As Medicare Advantage Cuts Loom, Disagreement Over Program's Stability
The ability of cost savings achieved through healthcare reform efforts to offset the coming cuts to Medicare Advantage is hotly debated at a House Ways and Means health subcommittee meeting.
A decade-long, $300 billion hit to Medicare to help fund the PPACA is coming home to roost.
The question that loomed large Thursday over a hearing before the House Ways and Means health subcommittee centered on gauging the impact of deep cuts to payments for Medicare Advantage—privately operated health insurance policies for seniors that feature value-based healthcare delivery.
Medicare provides health insurance coverage to about 54 million Americans, according to Kaiser Family Foundation. Most beneficiaries have coverage in Medicare's traditional, fee-for-service payment model, with about 15.7 million people enrolled in privately operated MA policies this year.
Everyone in the hearing room, including the four witnesses who testified before the House panel, agreed cuts are coming. But the ability of cost savings achieved through healthcare reform efforts to offset cuts to Medicare Advantage was hotly debated among lawmakers, as well as among those seated behind the witness table.
Rep. Kevin Brady (R-TX), the chairman of the health subcommittee, offered a dark view of cuts to Medicare Advantage, which several GOP members of the panel pegged at an annual average of $3,700 per MA beneficiary.

Stored items

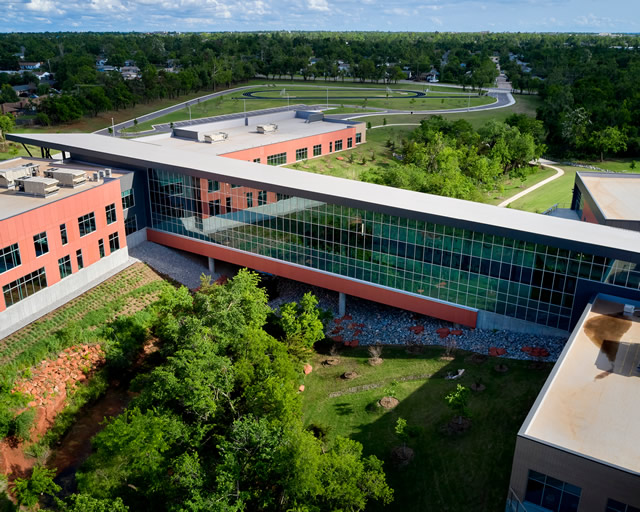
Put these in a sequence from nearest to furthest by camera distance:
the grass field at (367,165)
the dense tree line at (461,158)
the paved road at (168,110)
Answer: the dense tree line at (461,158), the grass field at (367,165), the paved road at (168,110)

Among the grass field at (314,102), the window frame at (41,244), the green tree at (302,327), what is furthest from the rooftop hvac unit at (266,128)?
the green tree at (302,327)

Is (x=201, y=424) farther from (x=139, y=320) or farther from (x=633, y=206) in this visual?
(x=633, y=206)

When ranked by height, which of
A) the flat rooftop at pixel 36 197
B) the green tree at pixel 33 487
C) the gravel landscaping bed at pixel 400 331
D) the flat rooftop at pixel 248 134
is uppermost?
the flat rooftop at pixel 36 197

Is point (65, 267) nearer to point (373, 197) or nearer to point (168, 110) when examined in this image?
point (373, 197)

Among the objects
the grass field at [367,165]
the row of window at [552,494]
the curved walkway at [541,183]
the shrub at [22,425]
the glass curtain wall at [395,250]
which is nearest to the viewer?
the row of window at [552,494]

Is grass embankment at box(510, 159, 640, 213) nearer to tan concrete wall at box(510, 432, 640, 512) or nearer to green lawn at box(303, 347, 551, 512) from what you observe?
green lawn at box(303, 347, 551, 512)

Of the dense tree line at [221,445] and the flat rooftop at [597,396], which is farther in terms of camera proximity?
the dense tree line at [221,445]

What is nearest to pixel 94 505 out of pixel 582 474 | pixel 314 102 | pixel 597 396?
pixel 582 474

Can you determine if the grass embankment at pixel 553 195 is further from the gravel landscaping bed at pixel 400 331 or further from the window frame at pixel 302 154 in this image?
the gravel landscaping bed at pixel 400 331
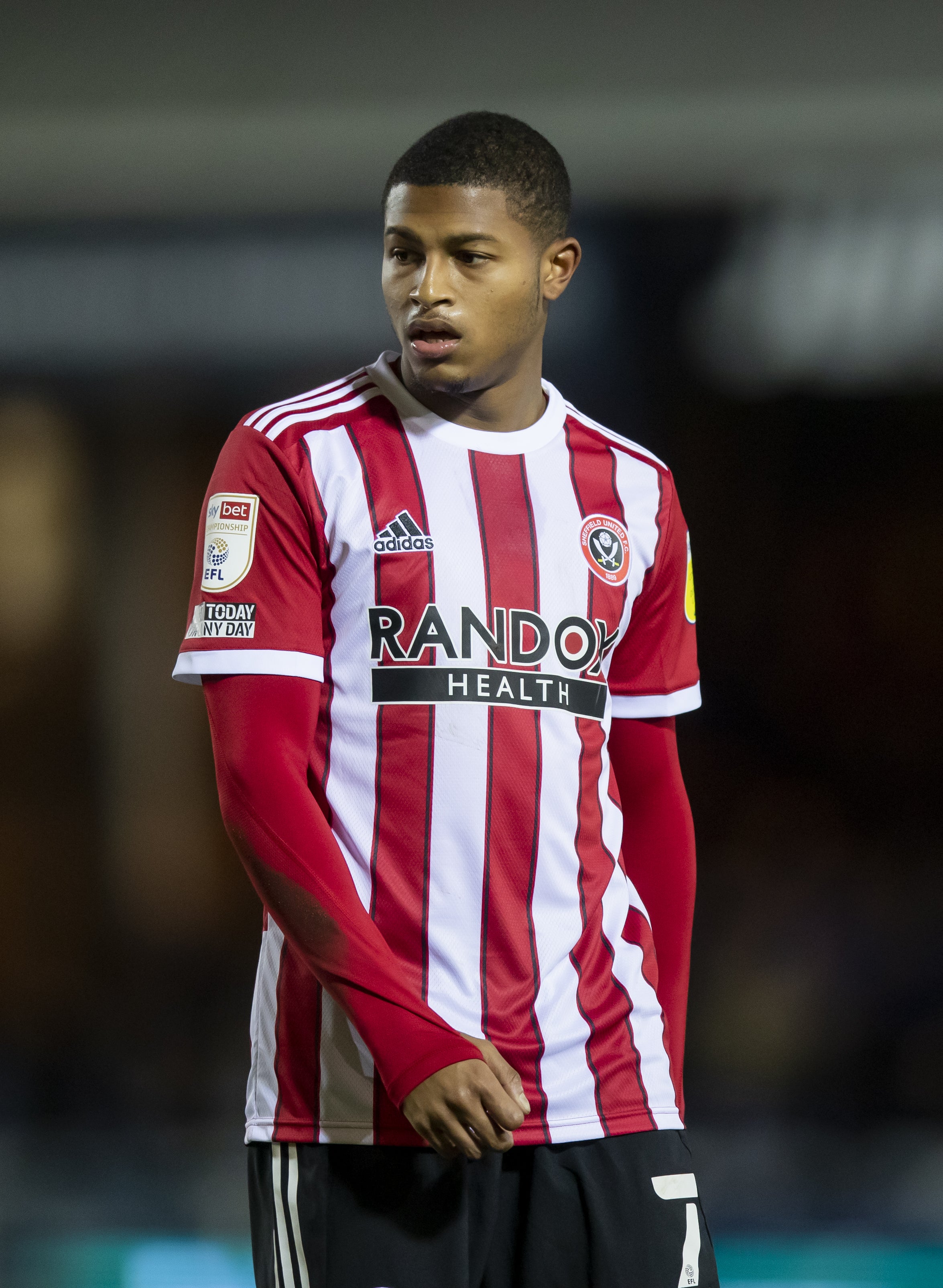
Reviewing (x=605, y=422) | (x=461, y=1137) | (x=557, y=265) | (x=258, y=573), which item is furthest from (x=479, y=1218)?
(x=605, y=422)

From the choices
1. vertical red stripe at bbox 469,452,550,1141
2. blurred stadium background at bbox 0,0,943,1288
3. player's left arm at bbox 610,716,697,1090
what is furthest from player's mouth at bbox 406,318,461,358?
blurred stadium background at bbox 0,0,943,1288

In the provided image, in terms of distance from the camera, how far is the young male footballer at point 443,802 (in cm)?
90

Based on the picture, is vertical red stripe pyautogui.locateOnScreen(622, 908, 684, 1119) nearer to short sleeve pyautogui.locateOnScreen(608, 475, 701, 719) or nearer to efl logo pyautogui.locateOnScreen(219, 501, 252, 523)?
short sleeve pyautogui.locateOnScreen(608, 475, 701, 719)

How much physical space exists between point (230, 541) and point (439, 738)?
8.0 inches

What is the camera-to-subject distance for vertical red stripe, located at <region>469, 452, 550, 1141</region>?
3.10 feet

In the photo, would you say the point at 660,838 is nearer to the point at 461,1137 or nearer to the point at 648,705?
the point at 648,705

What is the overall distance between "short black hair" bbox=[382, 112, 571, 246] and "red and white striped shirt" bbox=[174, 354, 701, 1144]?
16 centimetres

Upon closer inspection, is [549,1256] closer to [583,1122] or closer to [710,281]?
[583,1122]

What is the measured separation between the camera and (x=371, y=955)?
88 cm

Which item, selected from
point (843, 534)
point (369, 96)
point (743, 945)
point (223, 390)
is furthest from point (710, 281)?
point (743, 945)

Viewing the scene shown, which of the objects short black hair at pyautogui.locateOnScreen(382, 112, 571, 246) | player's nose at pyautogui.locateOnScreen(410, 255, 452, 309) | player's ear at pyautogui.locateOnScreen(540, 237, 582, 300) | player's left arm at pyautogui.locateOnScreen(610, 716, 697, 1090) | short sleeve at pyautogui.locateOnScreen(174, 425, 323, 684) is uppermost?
short black hair at pyautogui.locateOnScreen(382, 112, 571, 246)

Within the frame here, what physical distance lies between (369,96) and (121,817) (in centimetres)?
133

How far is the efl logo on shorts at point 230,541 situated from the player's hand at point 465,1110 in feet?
1.19

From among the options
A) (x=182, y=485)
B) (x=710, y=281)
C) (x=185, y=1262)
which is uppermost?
(x=710, y=281)
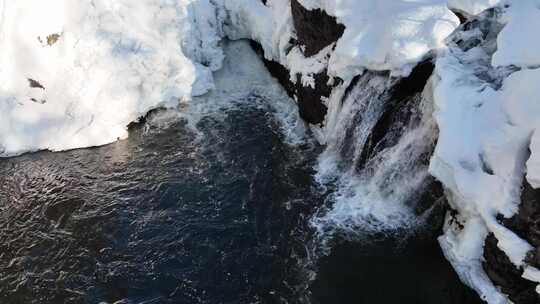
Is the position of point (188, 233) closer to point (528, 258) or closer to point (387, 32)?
point (387, 32)

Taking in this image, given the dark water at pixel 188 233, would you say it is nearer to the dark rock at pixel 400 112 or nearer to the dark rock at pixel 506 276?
the dark rock at pixel 506 276

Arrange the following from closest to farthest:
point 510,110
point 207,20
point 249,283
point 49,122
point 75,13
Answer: point 510,110
point 249,283
point 49,122
point 75,13
point 207,20

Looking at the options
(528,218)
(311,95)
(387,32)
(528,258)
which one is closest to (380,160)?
(387,32)

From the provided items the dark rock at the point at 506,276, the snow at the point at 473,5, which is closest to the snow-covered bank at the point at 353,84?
the snow at the point at 473,5

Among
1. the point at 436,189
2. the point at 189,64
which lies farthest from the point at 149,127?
the point at 436,189

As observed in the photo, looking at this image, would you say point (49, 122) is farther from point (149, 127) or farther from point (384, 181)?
point (384, 181)

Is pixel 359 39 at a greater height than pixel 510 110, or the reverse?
pixel 359 39
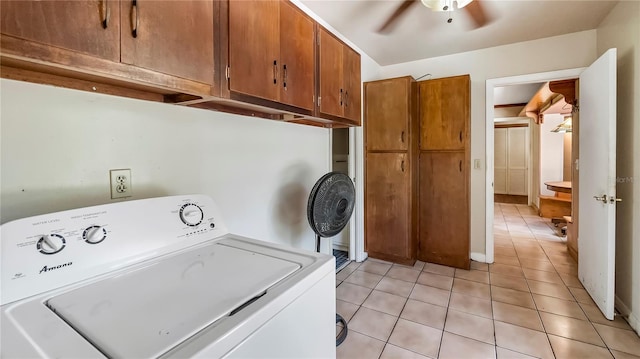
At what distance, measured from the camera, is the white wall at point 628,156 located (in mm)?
1882

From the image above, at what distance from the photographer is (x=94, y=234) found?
93 centimetres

**TASK PROMPT:**
Please answer these questions about the Medicare Advantage article:
(a) How many people are enrolled in privately operated MA policies this year?
(b) Who chairs the health subcommittee?
(c) At what annual average per MA beneficiary did several GOP members of the panel peg the cuts?

**REPLY:**
(a) About 15.7 million people.
(b) Rep. Kevin Brady (R-TX).
(c) $3,700.